→ Problem requirements:
Arrange the material as a Markdown table with the columns Row and Line. Start with the line containing "Within the image", continue through the line containing "3. the artificial turf at point 444,82", and leave out blank lines.
:: Data provided ::
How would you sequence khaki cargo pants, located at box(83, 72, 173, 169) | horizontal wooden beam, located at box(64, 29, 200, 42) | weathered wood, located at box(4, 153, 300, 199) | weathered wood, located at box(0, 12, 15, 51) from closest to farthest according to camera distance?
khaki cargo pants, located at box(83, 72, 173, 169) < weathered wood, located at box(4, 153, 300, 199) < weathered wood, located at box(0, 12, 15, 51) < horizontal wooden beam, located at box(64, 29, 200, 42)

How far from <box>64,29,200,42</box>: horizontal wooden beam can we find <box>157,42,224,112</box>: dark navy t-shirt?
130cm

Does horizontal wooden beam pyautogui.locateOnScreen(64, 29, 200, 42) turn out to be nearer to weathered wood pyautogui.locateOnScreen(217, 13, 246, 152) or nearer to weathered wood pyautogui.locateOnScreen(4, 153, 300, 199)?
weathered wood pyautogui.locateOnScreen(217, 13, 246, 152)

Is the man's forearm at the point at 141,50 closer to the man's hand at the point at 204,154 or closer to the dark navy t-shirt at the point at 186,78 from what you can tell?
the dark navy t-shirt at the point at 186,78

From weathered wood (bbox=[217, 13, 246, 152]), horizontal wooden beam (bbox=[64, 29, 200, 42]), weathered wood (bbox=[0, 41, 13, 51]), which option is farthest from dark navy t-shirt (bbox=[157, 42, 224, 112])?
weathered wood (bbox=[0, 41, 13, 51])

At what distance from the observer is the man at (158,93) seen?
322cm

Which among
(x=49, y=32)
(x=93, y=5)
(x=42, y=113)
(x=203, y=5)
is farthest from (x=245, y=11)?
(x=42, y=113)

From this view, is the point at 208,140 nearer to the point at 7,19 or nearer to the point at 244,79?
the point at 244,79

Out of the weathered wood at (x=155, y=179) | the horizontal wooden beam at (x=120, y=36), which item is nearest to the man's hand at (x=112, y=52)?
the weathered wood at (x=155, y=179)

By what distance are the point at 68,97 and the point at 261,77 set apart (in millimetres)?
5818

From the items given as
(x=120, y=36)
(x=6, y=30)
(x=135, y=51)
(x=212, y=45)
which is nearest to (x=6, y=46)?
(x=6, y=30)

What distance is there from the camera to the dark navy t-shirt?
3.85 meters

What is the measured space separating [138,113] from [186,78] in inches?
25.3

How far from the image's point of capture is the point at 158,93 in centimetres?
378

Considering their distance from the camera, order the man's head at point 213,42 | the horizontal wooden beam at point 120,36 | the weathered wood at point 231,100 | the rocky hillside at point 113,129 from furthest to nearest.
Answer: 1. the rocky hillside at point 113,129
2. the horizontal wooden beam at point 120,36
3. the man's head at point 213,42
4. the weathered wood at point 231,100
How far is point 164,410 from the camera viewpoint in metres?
:::
:: Data provided ::
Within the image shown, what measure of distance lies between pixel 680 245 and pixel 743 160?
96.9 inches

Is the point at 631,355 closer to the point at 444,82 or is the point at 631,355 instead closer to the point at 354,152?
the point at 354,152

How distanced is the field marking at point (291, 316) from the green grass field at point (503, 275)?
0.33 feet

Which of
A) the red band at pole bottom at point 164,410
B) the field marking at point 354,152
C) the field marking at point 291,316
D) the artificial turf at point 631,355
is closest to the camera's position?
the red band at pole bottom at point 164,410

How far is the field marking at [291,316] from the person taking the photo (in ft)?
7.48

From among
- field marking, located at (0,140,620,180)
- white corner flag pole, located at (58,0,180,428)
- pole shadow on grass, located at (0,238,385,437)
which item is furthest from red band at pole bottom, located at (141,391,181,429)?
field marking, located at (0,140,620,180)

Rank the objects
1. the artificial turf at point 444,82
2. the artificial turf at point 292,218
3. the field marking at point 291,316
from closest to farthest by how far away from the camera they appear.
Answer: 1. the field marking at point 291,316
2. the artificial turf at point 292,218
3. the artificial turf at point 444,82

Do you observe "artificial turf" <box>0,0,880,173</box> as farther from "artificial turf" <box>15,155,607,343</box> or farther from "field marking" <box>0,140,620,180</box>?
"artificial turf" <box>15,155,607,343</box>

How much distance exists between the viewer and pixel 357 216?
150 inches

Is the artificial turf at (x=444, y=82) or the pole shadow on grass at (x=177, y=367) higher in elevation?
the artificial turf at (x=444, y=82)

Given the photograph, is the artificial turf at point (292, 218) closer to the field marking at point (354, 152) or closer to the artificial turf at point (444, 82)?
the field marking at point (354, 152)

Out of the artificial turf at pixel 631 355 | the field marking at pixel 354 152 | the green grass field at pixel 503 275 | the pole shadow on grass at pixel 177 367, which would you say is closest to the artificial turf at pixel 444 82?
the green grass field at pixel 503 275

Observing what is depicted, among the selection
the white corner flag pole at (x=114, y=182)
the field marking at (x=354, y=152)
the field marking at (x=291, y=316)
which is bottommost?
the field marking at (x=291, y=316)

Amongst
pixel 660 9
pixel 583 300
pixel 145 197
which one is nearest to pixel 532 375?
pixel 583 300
:::
→ Problem solution:
| Row | Line |
|---|---|
| 1 | Within the image shown, what measure of distance lies between pixel 680 245 and pixel 743 160? |
| 2 | 96.9 inches |
| 3 | Is the point at 631,355 closer to the point at 444,82 or is the point at 631,355 instead closer to the point at 354,152? |
| 4 | the point at 354,152 |
| 5 | How distanced is the field marking at point (291, 316) from the green grass field at point (503, 275)? |
| 6 | 0.33 feet |
| 7 | Which of |
| 8 | A) the red band at pole bottom at point 164,410 |
| 9 | B) the field marking at point 354,152 |
| 10 | C) the field marking at point 291,316 |
| 11 | D) the artificial turf at point 631,355 |
| 12 | is closest to the camera's position? |
| 13 | the red band at pole bottom at point 164,410 |
| 14 | How far is the field marking at [291,316] from the person taking the photo (in ft)? |
| 15 | 7.48 |
| 16 | From among |
| 17 | - field marking, located at (0,140,620,180) |
| 18 | - white corner flag pole, located at (58,0,180,428) |
| 19 | - pole shadow on grass, located at (0,238,385,437) |
| 20 | which item is furthest from red band at pole bottom, located at (141,391,181,429)? |
| 21 | field marking, located at (0,140,620,180) |
| 22 | Rank the objects |
| 23 | 1. the artificial turf at point 444,82 |
| 24 | 2. the artificial turf at point 292,218 |
| 25 | 3. the field marking at point 291,316 |
| 26 | from closest to farthest by how far away from the camera they appear. |
| 27 | Answer: 1. the field marking at point 291,316 |
| 28 | 2. the artificial turf at point 292,218 |
| 29 | 3. the artificial turf at point 444,82 |